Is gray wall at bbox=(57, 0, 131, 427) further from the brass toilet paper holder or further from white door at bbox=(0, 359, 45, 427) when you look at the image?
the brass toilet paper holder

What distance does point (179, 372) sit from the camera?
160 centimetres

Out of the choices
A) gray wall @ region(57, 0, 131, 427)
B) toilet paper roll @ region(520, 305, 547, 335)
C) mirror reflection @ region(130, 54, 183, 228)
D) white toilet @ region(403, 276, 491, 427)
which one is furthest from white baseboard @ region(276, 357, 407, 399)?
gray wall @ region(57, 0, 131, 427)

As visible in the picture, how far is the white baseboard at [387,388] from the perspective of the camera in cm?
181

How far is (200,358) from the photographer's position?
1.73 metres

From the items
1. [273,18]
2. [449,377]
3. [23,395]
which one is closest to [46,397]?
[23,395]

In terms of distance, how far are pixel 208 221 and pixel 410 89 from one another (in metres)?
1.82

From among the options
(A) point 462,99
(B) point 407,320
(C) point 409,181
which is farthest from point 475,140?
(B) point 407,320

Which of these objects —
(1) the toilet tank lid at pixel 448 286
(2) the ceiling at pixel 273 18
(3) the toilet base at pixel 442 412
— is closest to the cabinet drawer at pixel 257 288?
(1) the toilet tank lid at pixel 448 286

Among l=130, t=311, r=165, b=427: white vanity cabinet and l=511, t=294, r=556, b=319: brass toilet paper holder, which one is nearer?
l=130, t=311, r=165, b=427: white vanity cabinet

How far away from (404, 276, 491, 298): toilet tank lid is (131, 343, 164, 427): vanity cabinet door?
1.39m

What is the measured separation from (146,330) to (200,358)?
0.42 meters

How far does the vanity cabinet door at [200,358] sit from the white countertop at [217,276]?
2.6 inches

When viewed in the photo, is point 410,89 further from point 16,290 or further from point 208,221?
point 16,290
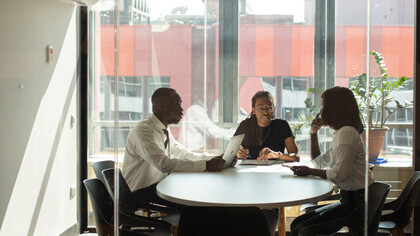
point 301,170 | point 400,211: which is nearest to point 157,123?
point 301,170

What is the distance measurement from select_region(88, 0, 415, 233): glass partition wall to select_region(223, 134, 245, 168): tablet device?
0.07 meters

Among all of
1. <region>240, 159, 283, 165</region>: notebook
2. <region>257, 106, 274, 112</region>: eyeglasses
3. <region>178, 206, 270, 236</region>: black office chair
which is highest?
<region>257, 106, 274, 112</region>: eyeglasses

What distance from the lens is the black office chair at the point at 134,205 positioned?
3145 millimetres

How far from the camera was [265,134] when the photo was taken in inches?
136

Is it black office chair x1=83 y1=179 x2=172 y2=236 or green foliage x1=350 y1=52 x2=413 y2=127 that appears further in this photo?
green foliage x1=350 y1=52 x2=413 y2=127

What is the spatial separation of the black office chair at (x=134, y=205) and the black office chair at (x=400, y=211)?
1.37 m

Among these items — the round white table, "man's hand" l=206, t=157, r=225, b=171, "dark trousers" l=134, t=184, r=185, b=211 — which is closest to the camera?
the round white table

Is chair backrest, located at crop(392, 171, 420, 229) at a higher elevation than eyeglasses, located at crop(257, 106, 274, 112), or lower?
lower

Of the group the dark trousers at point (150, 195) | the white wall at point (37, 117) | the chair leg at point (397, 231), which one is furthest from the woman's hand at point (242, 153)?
the white wall at point (37, 117)

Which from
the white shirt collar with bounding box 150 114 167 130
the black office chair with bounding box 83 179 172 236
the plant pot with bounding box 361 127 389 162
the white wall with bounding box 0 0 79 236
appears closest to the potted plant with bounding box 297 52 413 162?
the plant pot with bounding box 361 127 389 162

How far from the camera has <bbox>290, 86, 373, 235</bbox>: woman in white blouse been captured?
3148 millimetres

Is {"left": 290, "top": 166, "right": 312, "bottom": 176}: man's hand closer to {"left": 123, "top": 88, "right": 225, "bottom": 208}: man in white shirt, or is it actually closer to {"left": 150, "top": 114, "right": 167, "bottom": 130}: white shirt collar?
{"left": 123, "top": 88, "right": 225, "bottom": 208}: man in white shirt

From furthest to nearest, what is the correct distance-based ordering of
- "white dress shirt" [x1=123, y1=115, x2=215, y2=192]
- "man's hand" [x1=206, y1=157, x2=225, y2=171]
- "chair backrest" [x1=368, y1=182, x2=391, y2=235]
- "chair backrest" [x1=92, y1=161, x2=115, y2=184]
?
"chair backrest" [x1=92, y1=161, x2=115, y2=184], "man's hand" [x1=206, y1=157, x2=225, y2=171], "white dress shirt" [x1=123, y1=115, x2=215, y2=192], "chair backrest" [x1=368, y1=182, x2=391, y2=235]

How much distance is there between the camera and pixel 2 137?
3.40 meters
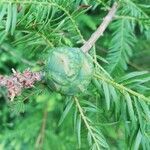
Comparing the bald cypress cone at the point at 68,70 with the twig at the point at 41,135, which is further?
the twig at the point at 41,135

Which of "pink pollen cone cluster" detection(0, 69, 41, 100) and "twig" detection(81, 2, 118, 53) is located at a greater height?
"twig" detection(81, 2, 118, 53)

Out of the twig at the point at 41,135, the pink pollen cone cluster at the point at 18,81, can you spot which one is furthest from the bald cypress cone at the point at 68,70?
the twig at the point at 41,135

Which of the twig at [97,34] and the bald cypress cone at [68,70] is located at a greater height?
the twig at [97,34]

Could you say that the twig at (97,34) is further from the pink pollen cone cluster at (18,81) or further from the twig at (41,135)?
the twig at (41,135)

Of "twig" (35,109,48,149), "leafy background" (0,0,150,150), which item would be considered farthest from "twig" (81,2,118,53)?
"twig" (35,109,48,149)

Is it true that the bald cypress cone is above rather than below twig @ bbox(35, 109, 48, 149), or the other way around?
above

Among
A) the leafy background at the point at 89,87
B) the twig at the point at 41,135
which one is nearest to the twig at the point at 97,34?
the leafy background at the point at 89,87

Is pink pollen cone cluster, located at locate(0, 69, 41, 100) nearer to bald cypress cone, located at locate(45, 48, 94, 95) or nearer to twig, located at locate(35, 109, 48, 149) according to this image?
bald cypress cone, located at locate(45, 48, 94, 95)

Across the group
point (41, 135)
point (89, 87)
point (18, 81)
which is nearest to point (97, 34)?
point (89, 87)

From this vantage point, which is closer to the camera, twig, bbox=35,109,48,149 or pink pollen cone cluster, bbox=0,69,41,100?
pink pollen cone cluster, bbox=0,69,41,100

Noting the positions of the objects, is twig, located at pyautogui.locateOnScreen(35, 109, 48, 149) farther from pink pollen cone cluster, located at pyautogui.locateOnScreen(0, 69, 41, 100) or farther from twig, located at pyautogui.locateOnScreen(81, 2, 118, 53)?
pink pollen cone cluster, located at pyautogui.locateOnScreen(0, 69, 41, 100)

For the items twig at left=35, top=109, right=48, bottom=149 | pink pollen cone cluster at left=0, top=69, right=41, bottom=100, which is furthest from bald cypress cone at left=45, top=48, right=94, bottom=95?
twig at left=35, top=109, right=48, bottom=149

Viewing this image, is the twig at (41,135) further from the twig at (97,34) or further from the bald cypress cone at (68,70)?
the bald cypress cone at (68,70)
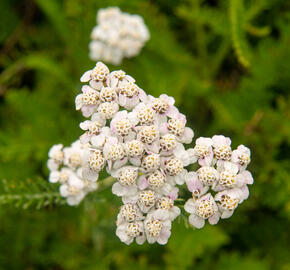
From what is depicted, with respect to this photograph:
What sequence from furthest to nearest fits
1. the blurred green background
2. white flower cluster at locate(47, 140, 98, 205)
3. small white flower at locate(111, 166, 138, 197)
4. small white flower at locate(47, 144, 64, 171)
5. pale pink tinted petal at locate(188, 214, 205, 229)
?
the blurred green background < small white flower at locate(47, 144, 64, 171) < white flower cluster at locate(47, 140, 98, 205) < pale pink tinted petal at locate(188, 214, 205, 229) < small white flower at locate(111, 166, 138, 197)

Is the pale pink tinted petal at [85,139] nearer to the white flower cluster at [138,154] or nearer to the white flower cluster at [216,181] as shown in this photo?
the white flower cluster at [138,154]

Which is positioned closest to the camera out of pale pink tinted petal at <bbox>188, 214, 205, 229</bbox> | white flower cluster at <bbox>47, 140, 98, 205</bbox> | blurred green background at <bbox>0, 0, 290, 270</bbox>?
pale pink tinted petal at <bbox>188, 214, 205, 229</bbox>

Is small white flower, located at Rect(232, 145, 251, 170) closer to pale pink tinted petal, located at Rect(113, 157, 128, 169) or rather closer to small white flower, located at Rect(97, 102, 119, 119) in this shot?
pale pink tinted petal, located at Rect(113, 157, 128, 169)

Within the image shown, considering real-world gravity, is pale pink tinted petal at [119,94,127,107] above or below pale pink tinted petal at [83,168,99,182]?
above

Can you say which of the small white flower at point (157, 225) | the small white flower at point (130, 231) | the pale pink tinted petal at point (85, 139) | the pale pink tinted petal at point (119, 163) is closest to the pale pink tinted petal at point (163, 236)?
the small white flower at point (157, 225)

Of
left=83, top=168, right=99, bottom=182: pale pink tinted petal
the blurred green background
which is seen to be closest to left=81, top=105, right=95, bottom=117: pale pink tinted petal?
left=83, top=168, right=99, bottom=182: pale pink tinted petal

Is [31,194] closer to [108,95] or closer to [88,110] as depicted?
[88,110]
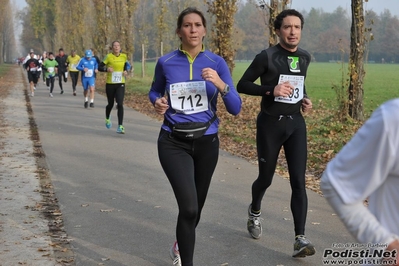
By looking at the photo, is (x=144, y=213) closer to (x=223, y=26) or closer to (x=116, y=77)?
(x=116, y=77)

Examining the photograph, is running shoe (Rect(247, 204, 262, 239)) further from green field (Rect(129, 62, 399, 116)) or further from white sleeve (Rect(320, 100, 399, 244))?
green field (Rect(129, 62, 399, 116))

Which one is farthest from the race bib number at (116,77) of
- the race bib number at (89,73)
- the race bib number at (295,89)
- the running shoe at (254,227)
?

→ **What is required**:
Repeat the items from the line with "How far from the camera has" to the line with "3.40 meters", unchanged.

→ **Finished exercise**:
How far from the camera has <bbox>290, 86, 373, 235</bbox>: woman in white blouse been captured?
3148 millimetres

Is {"left": 290, "top": 166, "right": 312, "bottom": 176}: man's hand closer to {"left": 123, "top": 88, "right": 225, "bottom": 208}: man in white shirt, or is it actually closer to {"left": 150, "top": 114, "right": 167, "bottom": 130}: white shirt collar?
{"left": 123, "top": 88, "right": 225, "bottom": 208}: man in white shirt

From furthest to nearest, what is the correct distance-based ordering of
- "white dress shirt" [x1=123, y1=115, x2=215, y2=192]
- "man's hand" [x1=206, y1=157, x2=225, y2=171]
- "chair backrest" [x1=368, y1=182, x2=391, y2=235]
- "chair backrest" [x1=92, y1=161, x2=115, y2=184]
?
"chair backrest" [x1=92, y1=161, x2=115, y2=184], "man's hand" [x1=206, y1=157, x2=225, y2=171], "white dress shirt" [x1=123, y1=115, x2=215, y2=192], "chair backrest" [x1=368, y1=182, x2=391, y2=235]

How much distance is there between the camera and pixel 2 137?
3.40 meters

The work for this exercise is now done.